Le CAC 40 clôture en recul : les tensions entre Washington et Téhéran pèsent sur la Bourse de Paris
La Bourse de Paris a terminé la séance du mardi 7 avril dans le rouge, le CAC 40 cédant 0,67 % à 7 908,74 points. Sur les quarante valeurs de l'indice, vingt-neuf ont fini en baisse, contre seulement onze en hausse : un déséquilibre net qui traduit la nervosité ambiante. La confrontation entre les États-Unis, Israël et l'Iran, sur fond d'ultimatum et de pétrole au-dessus de 111 dollars le baril, a plané cet après-midi.
Une séance sous tension géopolitique
La menace proférée par Donald Trump de « ramener l'Iran à l'âge de pierre » en l'absence d'accord avant l'expiration de son ultimatum — fixé à mercredi 2 heures du matin, heure française — a constitué le fil conducteur de cette journée. Si le président américain a démenti en fin d'après-midi tout recours éventuel à l'arme atomique, la rhétorique belliqueuse n'a pas rassuré les investisseurs. Le Brent, qui a touché 111,40 dollars dans la matinée, est resté fermement ancré au-dessus des 110 dollars, témoignant d'un marché pétrolier sous haute pression.

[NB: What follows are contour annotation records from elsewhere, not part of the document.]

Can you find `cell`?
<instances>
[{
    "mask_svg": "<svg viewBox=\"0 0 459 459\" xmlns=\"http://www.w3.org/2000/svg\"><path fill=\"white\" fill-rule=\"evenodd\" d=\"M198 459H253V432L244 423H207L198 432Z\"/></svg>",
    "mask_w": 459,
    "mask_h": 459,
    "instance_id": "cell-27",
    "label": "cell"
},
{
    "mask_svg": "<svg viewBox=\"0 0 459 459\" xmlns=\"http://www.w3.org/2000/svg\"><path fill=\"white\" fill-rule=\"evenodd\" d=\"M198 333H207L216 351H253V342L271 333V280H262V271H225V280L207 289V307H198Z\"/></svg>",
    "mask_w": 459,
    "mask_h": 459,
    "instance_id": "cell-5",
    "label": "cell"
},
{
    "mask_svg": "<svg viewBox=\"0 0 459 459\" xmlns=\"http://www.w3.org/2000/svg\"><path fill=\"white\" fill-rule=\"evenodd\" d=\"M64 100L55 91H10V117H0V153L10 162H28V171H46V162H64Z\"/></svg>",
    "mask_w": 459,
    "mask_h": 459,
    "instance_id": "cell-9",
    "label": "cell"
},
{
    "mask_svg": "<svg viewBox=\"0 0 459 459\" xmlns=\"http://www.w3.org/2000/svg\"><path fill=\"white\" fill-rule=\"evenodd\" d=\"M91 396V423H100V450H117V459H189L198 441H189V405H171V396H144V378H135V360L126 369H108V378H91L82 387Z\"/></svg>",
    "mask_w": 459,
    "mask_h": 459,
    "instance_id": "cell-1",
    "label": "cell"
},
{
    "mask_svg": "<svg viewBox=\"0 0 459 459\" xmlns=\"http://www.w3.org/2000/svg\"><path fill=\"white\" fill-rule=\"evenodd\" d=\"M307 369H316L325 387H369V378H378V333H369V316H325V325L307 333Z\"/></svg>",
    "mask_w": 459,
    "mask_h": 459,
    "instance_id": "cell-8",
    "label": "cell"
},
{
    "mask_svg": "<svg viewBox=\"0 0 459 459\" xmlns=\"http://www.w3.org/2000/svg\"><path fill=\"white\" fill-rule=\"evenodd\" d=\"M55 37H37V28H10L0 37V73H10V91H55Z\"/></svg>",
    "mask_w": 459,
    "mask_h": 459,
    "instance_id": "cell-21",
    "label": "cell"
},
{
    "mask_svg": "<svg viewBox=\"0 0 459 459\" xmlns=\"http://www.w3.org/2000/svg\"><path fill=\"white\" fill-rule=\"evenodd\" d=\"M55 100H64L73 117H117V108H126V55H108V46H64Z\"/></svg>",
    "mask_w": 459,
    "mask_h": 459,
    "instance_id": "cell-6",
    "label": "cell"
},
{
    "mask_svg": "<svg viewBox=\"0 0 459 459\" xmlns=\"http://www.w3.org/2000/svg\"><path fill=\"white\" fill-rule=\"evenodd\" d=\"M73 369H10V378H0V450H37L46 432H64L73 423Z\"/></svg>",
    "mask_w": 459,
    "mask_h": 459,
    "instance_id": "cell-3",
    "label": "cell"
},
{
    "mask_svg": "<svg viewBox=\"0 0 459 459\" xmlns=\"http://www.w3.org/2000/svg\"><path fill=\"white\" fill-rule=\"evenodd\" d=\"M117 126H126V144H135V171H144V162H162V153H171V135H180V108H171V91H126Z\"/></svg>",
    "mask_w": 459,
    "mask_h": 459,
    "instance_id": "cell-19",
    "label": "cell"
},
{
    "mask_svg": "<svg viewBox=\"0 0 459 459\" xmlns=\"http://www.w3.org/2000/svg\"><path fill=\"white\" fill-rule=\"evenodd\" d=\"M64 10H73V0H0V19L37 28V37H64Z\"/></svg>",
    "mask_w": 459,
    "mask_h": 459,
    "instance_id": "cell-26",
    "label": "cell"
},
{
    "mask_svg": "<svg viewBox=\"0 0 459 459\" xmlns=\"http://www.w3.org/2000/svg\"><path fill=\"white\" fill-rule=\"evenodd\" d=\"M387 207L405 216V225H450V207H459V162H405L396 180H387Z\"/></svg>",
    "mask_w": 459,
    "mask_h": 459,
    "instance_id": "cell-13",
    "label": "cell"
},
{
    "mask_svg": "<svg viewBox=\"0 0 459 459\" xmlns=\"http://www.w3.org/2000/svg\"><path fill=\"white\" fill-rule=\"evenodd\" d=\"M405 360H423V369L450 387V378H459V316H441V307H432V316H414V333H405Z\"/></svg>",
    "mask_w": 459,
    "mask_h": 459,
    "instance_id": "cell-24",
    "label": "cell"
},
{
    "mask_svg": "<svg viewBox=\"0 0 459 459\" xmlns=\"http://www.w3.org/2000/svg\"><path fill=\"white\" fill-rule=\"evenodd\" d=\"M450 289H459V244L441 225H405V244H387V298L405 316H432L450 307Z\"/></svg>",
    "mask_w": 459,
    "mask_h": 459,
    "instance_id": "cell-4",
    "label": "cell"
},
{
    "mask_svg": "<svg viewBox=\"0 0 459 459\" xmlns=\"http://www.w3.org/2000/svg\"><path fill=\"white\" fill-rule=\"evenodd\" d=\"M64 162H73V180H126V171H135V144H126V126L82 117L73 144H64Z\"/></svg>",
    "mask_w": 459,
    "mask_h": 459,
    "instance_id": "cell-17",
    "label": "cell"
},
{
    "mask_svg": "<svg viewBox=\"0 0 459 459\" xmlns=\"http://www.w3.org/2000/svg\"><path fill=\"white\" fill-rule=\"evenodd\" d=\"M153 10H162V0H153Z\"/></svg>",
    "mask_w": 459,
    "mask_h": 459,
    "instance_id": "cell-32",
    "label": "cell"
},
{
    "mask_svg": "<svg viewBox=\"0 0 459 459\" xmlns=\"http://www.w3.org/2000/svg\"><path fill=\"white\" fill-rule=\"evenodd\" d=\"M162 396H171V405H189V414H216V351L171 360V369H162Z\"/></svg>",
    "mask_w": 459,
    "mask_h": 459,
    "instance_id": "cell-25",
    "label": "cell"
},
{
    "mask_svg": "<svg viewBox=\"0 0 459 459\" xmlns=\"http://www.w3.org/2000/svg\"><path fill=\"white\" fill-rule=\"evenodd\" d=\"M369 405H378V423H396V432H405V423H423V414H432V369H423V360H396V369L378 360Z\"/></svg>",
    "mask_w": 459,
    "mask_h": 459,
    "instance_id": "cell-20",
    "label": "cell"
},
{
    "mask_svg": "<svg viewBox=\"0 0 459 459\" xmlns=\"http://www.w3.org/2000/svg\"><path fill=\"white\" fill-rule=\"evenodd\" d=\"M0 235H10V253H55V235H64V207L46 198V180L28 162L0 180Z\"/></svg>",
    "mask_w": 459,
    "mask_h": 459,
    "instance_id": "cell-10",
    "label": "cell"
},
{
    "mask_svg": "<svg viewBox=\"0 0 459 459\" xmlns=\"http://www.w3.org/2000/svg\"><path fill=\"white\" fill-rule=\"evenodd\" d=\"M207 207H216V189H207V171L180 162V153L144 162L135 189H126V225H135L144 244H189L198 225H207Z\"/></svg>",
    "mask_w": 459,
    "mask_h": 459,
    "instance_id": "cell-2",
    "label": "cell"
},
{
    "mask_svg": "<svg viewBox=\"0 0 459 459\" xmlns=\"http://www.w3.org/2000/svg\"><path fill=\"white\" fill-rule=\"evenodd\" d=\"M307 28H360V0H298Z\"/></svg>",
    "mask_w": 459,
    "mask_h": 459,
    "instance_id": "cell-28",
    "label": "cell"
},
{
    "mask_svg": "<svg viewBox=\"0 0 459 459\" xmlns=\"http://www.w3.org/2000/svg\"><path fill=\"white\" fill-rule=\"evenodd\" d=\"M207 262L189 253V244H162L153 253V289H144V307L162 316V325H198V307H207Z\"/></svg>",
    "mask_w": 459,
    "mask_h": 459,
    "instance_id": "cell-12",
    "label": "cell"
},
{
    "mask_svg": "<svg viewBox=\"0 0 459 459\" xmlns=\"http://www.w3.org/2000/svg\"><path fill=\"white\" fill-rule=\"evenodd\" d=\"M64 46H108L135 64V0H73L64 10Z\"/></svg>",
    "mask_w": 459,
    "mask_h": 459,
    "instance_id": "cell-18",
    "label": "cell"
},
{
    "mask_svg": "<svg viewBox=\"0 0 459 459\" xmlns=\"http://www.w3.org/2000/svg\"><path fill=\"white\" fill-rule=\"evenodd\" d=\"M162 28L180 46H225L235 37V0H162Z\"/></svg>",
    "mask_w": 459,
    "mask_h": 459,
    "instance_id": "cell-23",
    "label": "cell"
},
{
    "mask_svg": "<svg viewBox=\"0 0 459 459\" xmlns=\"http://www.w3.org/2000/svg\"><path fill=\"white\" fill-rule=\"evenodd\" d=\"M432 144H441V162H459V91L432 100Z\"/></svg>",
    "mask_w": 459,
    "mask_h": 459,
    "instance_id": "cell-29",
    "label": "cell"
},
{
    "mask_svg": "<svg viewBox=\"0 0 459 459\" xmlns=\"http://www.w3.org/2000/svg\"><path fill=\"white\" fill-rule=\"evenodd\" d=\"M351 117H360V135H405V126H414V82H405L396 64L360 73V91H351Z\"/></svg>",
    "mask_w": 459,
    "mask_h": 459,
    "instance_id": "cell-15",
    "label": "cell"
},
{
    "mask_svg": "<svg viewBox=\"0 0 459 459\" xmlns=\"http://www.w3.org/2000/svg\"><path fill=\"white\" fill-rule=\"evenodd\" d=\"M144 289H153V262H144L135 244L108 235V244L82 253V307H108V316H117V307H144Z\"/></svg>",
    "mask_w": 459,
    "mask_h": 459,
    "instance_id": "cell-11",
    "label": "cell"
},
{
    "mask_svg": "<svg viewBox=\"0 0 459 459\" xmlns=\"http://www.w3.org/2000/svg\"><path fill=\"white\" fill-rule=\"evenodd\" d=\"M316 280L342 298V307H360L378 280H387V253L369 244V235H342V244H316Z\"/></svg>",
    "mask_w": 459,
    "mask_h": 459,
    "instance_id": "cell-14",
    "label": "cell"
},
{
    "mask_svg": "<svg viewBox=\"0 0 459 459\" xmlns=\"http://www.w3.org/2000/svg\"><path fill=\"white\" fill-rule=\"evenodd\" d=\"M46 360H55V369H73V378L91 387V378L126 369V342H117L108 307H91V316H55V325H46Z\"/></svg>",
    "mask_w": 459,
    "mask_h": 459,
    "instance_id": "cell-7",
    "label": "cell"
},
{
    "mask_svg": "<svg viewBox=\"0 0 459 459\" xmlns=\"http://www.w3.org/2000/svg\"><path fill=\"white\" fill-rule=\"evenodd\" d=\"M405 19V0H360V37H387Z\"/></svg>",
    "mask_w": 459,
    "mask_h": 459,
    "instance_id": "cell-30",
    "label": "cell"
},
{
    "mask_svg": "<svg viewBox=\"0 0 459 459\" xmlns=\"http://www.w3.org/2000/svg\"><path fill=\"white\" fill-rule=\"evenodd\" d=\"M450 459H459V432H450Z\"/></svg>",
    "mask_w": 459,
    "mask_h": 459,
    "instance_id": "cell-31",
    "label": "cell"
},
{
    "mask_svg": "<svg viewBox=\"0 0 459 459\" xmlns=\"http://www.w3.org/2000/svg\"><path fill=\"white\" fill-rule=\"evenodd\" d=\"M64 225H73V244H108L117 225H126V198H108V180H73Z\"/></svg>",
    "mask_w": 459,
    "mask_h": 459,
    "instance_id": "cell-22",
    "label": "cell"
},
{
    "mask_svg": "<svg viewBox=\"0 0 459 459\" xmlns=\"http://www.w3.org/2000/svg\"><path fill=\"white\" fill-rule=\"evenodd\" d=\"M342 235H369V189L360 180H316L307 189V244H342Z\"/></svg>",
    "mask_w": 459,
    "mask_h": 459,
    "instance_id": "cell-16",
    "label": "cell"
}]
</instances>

Dans ce contexte, le CAC 40 avait pourtant réussi à trouver de ressort haussier ce matin, dépassant +1%. La séance s'est ensuite déroulée sur un mode prudent, sans catalyseur sectoriel majeur capable de contrebalancer les inquiétudes liées au Moyen-Orient. Le SBF 120 a suivi la même trajectoire, terminant en repli de 0,66 % à 5 993,18 points. La tonalité négative était partagée : une écrasante majorité de valeurs du CAC 40 a reculé, signe d'un mouvement de retrait généralisé plutôt que ciblé sur quelques dossiers isolés.
STMicroelectronics et Publicis résistent à la vague rouge
Dans ce paysage baissier, quelques valeurs ont tout de même tiré leur épingle du jeu. STMicroelectronics a signé la meilleure performance du jour avec un bond de 4,18 % à 30,30 euros, se distinguant nettement du reste de l'indice. Le fabricant de semi-conducteurs franco-italien a profité d'un regain d'intérêt pour le secteur technologique, alors même que la majorité du marché cédait du terrain.
Publicis Groupe a également fini dans le vert, en hausse de 1,13 % à 73,30 euros, suivi d'Orange (+0,61 % à 18 euros) et de Société Générale (+0,58 % à 64,61 euros). Air Liquide a clôturé en légère progression de 0,54 % à 181,50 euros, alors qu'Alphavalue a relevé son objectif de cours sur le titre de 204 à 205 euros, tout en maintenant sa recommandation « accumuler ». Ces hausses restent néanmoins isolées dans un indice largement dominé par le rouge.
Stellantis et Kering en queue de peloton, Sanofi recule malgré de bons résultats cliniques
Du côté des baisses, Stellantis a accusé le plus fort recul du jour, lâchant 3,77 % à 6,33 euros. Le constructeur automobile, déjà fragilisé ces derniers mois, a de nouveau souffert dans un environnement marqué par la hausse des coûts de l'énergie. Renault n'a pas été épargné non plus, reculant de 2,26 % à 29,42 euros, alors que le groupe a annoncé le regroupement de ses activités de recharge sous la marque unique Plug Inn. Le secteur automobile dans son ensemble a pâti de la flambée du brut.
Kering a cédé 2,83 % à 257,75 euros, tandis qu'Eurofins Scientific a perdu 2,78 % à 65,04 euros. Le cas de Sanofi est plus paradoxal : le laboratoire a reculé de 2,51 % à 80,51 euros alors même qu'il a annoncé des résultats positifs de phase 2 pour son candidat-médicament lunsekimig dans l'asthme et la rhinosinusite chronique avec polypose nasale. La bonne nouvelle clinique n'a pas suffi à protéger le titre du mouvement de repli général qui a dominé cette séance placée sous le signe des risques géopolitiques.